The fog had dispersed a lot in the hallway, so from where I had stopped, I could easily see the guards chasing me turn the corner. I pressed the smoke bomb’s activation button, dropped it, and then fired several shots into the charging group of guards. Just before the curtain of thick, white smoke obscured them from my vision, I watched as the darts hit two of the guards and sent them to the floor. I turned onto my heels, and continued to sprint down the hallway, making sure to jump over the unconscious guard lying across the hallway floor.
I made it to the end of the hallway and turned right, when I responded to Minigan that I should be able to make it, But Jessie was going to have to plant that bug before I’d get to the security mainframe.
I was sprinting down the new hallway, which looked identical to the last three I had been in, minus the smoke bomb and lift, and I managed to make another left without incident.
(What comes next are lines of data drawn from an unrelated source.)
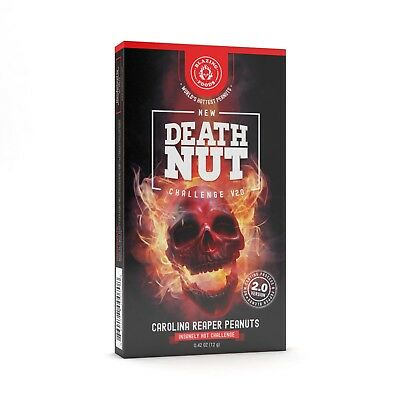 The Death Nut Challenge V2 Carolina Reaper peanuts FREE SHIPPING
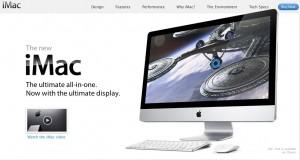"""iMac 24"""" s """"posledním"""" displejem"""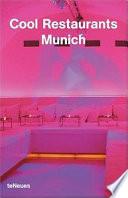 illustration Cool Restaurants Munich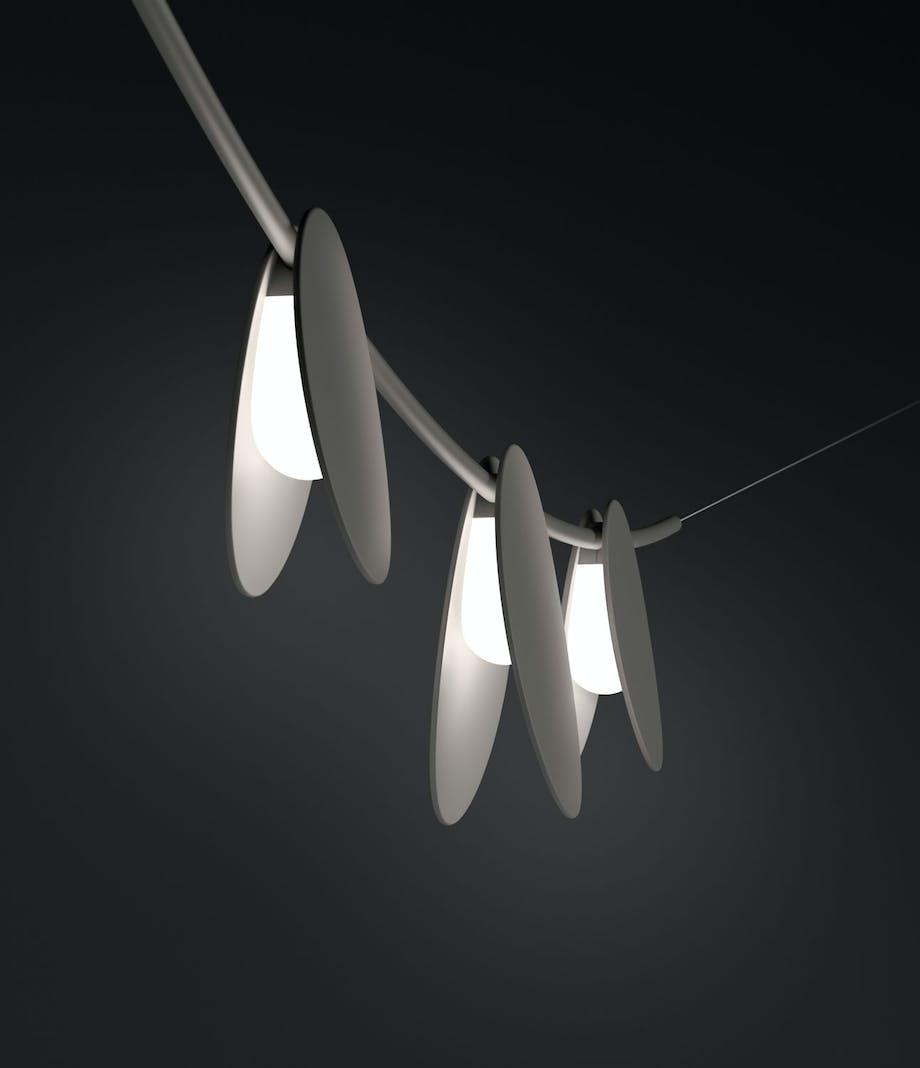 Unik lyslenke med LED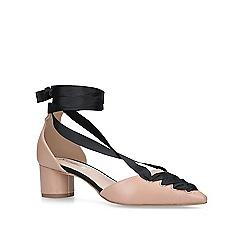 Miss KG - Nude 'April' low heel court shoes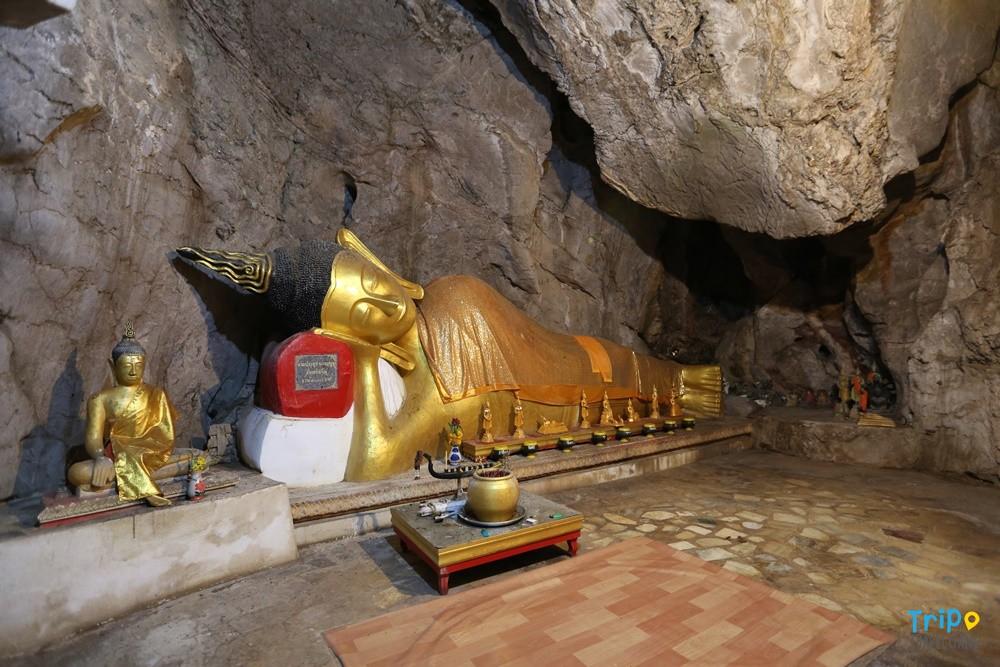 ที่เที่ยวหัวหิน ชะอำ เพชรบุรี Huahin (60)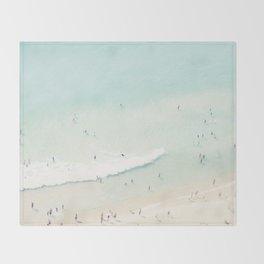 beach summer fun Throw Blanket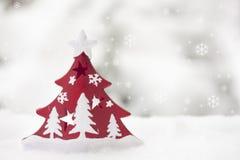 De kaart van de Kerstmisgroet Royalty-vrije Stock Afbeeldingen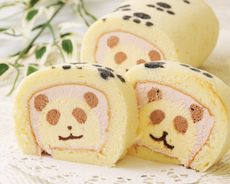 The beauty design of japanese style cake is made by PATISSERIE CUORE - located at KUMAMOTO prefecture. ♥ Dessert
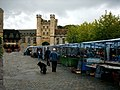 Wells Farmers Market....Town Square - geograph.org.uk - 83955.jpg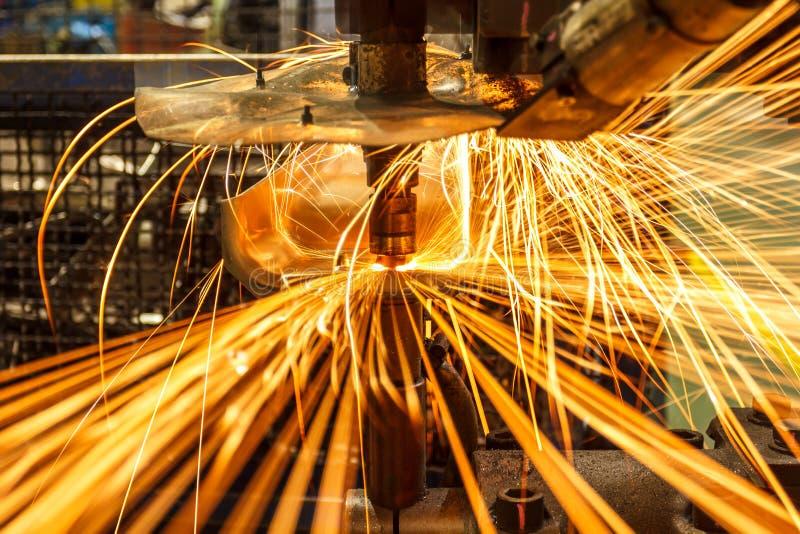 Przemysłowy spawalniczy automobilowy fotografia stock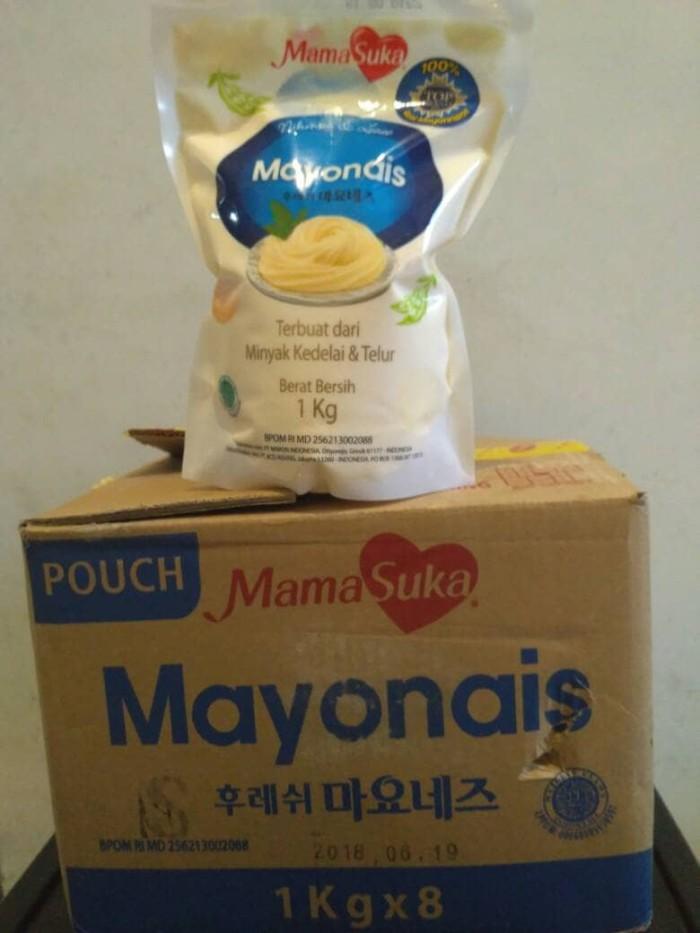 harga Mayonaise mamasuka 1 karton kemasan 1kg Tokopedia.com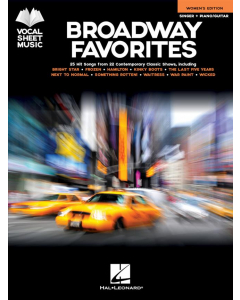 Broadway Favorites - Womens's Edition (Vocal, Piano/Guitar)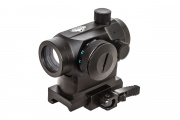 Valken 1x22 Compact Red Dot Sight R/G/B Dual QR (Weaver Mount)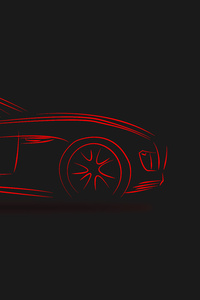 480x800 Audi Illustration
This hallway was short, and within a few seconds I had reached the end.
Minigan said that it was too late, and that Trump had left.
I made my final left, and was left facing a long hallway with the security door blocked by a dozen or so guards.
“Damnit” I said more to myself than to Minigan.
Minigan reassured me that we would have another chance to bug Trump. I quickly explained my situation and then hung up the phone. I was going to have to fight my way through these guys.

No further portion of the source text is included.